Dura oltre sei ore la “deposizione2 di Carmelo Barbagallo, capo della vigilanza di Bankitalia, di fronte alla commissione parlamentare sulle banche. Non è la prima audizione di Barbagallo e non è escluso che torni per accompagnare il governatore Ignazio Visco, fra tre giorni. «Ormai non ce lo stacchiamo più» ironizza il presidente Pier Ferdinando Casini. «Faremo insieme il cenone di Natale», duetta il capogruppo Pd Matteo Orfini. E’ il solo momento di distensione in un’audizione lunghissima, nella quale Barbagallo respinge ogni addebito e in compenso spara a zero sui vertici delle famigerate quattro banche, tra cui Banca Etruria, salvate, i cui dirigenti «erano come quelli che danzavano sul Titanic».

NESSUNA AMMISSIONE. La Vigilanza, assicura Barbagallo, è stata perfetta: 18 ispezioni nei quattro istituti fino al commissariamento, che non poteva essere deciso prima perché ci sono regole precise a cui anche Bankitalia deve sottostare. Moniti e avvertimenti sì, tanti, però «le autorità di vigilanza non possono sostituirsi ai soggetti vigilati». Che colpa ne ha palazzo Kock se in tre istituti dominava «la strategia delle Fondazioni, volta a conservare un ruolo dominante» e nella quarta, appunto Banca Etruria, i vertici erano «decisi a mantenere condizioni di autonomia anche a fronte di una situazione sempre più critica»?

SULLA PRINCIPALE accusa mossa a palazzo Koch per il caso della banca di Arezzo il cui vicedirettore era padre della ministra Maria Elena Boschi, Barbagallo “va negativo”, come si dice in gergo carcerario, su tutta la linea.
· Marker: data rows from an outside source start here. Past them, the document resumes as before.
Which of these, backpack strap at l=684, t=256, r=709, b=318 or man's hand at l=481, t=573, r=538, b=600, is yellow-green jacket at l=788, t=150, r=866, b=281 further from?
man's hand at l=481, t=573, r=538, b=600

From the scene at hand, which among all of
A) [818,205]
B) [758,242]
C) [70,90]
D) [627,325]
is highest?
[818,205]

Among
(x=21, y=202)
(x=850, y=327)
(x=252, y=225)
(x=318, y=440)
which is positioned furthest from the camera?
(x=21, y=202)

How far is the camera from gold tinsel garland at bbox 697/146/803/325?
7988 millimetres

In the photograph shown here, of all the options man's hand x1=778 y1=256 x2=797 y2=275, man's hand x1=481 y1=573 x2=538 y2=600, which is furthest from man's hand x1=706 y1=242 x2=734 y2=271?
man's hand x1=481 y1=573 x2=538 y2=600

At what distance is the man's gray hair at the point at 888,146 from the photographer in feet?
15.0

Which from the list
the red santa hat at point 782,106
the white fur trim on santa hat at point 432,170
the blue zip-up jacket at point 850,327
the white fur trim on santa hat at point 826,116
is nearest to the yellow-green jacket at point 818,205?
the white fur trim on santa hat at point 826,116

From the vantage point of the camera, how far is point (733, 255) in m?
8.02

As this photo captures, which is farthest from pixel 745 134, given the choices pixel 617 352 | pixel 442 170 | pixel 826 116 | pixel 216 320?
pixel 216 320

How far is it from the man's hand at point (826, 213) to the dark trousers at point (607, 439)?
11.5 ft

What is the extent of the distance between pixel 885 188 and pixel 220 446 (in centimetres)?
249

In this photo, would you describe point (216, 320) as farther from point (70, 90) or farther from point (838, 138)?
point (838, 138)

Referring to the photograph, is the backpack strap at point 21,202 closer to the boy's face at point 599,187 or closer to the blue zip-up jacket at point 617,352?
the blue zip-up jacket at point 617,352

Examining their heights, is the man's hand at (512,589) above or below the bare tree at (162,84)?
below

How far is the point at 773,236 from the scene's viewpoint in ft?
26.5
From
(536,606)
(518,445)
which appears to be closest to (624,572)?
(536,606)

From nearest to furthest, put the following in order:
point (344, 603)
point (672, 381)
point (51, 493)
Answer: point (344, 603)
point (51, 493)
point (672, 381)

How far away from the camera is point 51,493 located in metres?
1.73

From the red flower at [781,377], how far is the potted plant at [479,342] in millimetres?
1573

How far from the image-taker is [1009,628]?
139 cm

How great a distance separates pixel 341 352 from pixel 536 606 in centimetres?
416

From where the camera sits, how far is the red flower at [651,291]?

Non è vero che la Baca d’Italia insistette perché Etruria si fondesse con la Popolare di Vicenza, che versava in condizioni altrettanto critiche, come affermato dal pm di Arezzo Roberto Rossi: mai «chiesto, incoraggiato e tantomeno favorito la Popolare Vicenza ad acquisire Banca Etruria». Per il dirigente della Vigilanza non è neppure vero che quest’ultima fu commissariata come sanzione per non aver accettato la fusione con Popolare: «Avvenne per perdite patrimoniali, perché il patrimonio si era azzerato». E comunque fino al 2014, la Popolare «era nella media». Infatti «dall’ultima ispezione del 2012 emergeva un’ampia capienza patrimoniale».

E’ IL CONTRARIO DI QUANTO sostenuto dal procuratore Rossi, ed è anche un versione diversa da quella della nota diffusa da palazzo Koch subito dopo l’audizione del magistrato, nella quale si sosteneva che il commissariamento era stato deciso perché Etruria non aveva nemmeno voluto prendere in considerazione l’acquisizione, evitando di riunire l’assemblea degli azionisti.

Anche sulla fusione tra la Popolare Vicenza e Veneto Banca, altra operazione bersagliata da critiche, stavolta sul fronte delle banche venete, nessuna pressione per un’acquisizione ma solo per una «fusione tra pari». Anche questa è una tesi diversa da quella esposta dallo stesso direttore della Vigilanza nella precedente audizione quando, in veste testimoniale e quindi con le regole del processo penale, Carmelo Barbagallo aveva negato ogni forma di moral suasion per la fusione.

ALLA FINE DELLA MARATONA Casini ha riconosciuto al “teste” serietà e massima disponibilità, ma l’audizione fiume non ha convinto la commissione e in particolare non ha convinto il Pd che con Franco Vazio definisce «evasive» le risposte mentre secondo Gian Pietro Dal Moro Bankitalia «è troppo indulgente con se stessa».

LA RESA DEI CONTI arriverà il 15, con l’audizione di Ignazio Visco, poi però sarà il turno di Federico Ghizzoni e l’ex ad di Unicredit dovrà chiarire se l’allora ministra Boschi si interessò con lui al caso Banca Etruria, dunque se la stessa Boschi abbia o no mentito di fronte al Parlamento. I botti più fragorosi saranno quelli finali.